Reputation: 164
Currently I'm working in two branches of my project, I started one, but then I needed to create another one to develop another feature. When I finished this last one I merged the branch to master to bring the changes to the production environment.
Now when I switched with phpstorm to the previous one to continue with it, obviously I don't have any of the changes of the second branch which is already merged in the master branch
How can I deal with this situation without losing any of the changes?
Upvotes: 0
Views: 56
Reputation: 72346
The best option (in my opinion) is to rebase your current branch on top of master
. This way it looks like you started working on the current branch after you have merged the first branch into master
(and, of course, the current branch will include all the changes introduced on the first branch).
Before rebasing be sure you don't have uncommitted changes. Either commit them or stash them. This is needed in order to be able to recover if the rebase produces conflicts.
The command is as simple as:
git rebase master
(or you can use the UI provided by PhpStorm for this operation).
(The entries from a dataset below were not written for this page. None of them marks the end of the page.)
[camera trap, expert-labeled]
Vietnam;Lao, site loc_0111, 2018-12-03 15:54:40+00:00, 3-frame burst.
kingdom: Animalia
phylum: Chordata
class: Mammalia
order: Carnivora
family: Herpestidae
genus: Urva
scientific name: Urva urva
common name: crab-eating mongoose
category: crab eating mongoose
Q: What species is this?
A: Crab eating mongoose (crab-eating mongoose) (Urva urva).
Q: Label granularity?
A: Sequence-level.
Rebasing the working branch on top of master
is better than merging master
into the current branch (which is also a valid approach) because it produces a more linear history that is easier to read.
Upvotes: -1
Reputation: 1759
Merge master into the feature branch which is not up to date with master.
From your feature branch, run:
git merge master
Next, deal with any merge conflicts that occur. After that your feature branch will then be up to date with master.
As a general note, it is worth looking at a some popular workflows such as Gitflow in order to better understand some common ways of managing Git branches.